## Exercise details
Once you find the line with "Grand National Steel" in the entries below, return exactly every line from it through the line with "8cac7ad262d9 Nike Kobe".

## Information
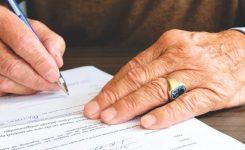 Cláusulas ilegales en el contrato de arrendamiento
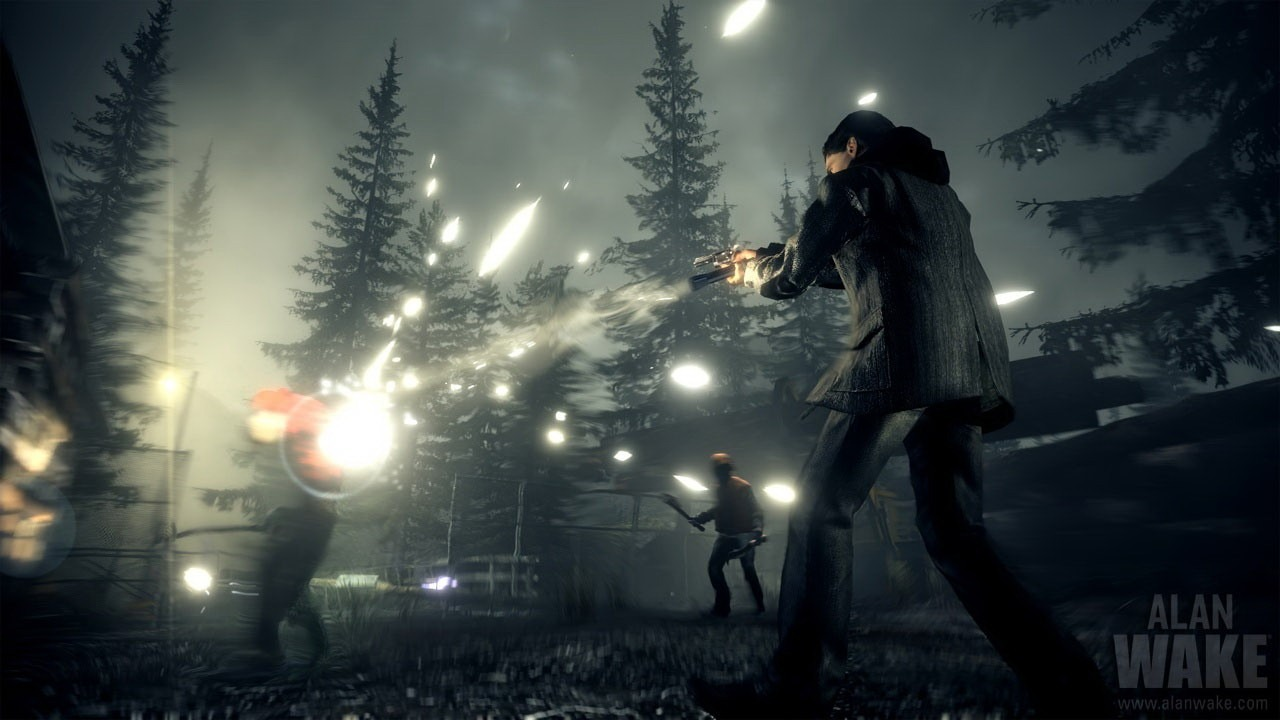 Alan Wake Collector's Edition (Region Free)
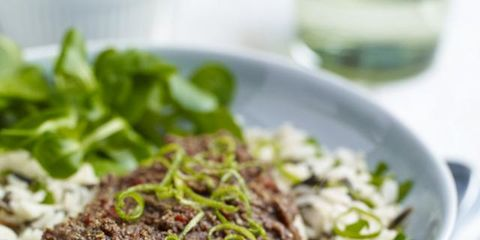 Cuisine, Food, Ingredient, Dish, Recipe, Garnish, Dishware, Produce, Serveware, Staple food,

---

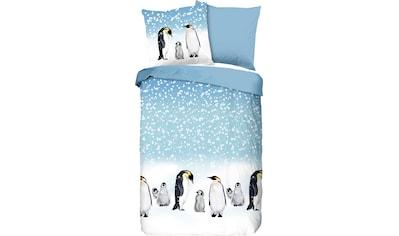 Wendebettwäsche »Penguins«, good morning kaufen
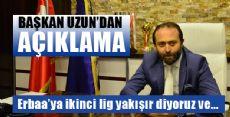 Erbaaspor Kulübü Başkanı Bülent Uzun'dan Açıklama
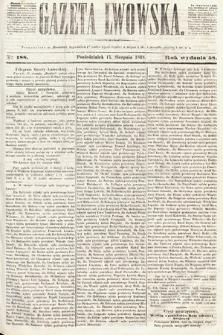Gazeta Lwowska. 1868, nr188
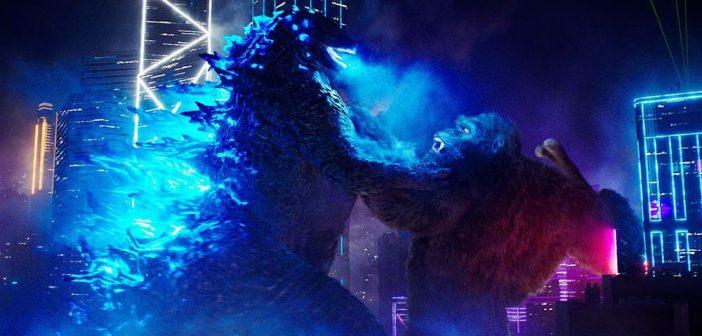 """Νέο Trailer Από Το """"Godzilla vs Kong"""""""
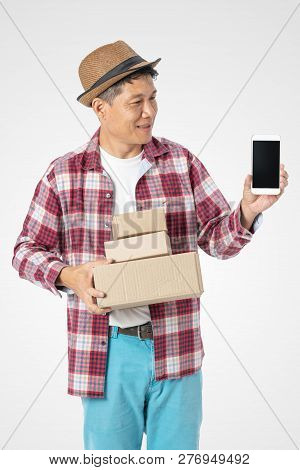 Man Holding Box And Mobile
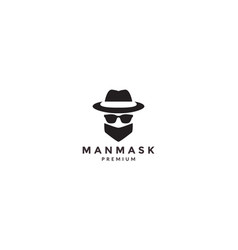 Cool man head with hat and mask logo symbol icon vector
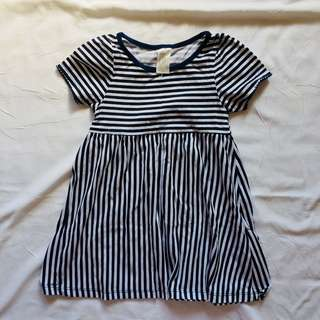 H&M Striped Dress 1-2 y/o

* * *

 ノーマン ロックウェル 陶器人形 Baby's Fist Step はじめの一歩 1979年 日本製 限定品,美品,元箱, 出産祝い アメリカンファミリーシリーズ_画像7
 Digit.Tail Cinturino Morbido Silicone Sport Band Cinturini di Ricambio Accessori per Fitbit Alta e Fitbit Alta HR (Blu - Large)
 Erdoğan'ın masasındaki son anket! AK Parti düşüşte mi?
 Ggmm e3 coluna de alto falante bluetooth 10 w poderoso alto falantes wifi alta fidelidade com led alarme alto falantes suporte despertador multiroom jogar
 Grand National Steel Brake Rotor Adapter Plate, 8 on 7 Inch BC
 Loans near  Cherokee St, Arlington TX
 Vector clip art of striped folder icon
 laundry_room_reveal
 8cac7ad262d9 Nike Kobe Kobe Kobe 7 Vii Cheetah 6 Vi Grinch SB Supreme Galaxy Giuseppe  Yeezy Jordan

## Task answer
 Grand National Steel Brake Rotor Adapter Plate, 8 on 7 Inch BC
 Loans near  Cherokee St, Arlington TX
 Vector clip art of striped folder icon
 laundry_room_reveal
 8cac7ad262d9 Nike Kobe Kobe Kobe 7 Vii Cheetah 6 Vi Grinch SB Supreme Galaxy Giuseppe  Yeezy Jordan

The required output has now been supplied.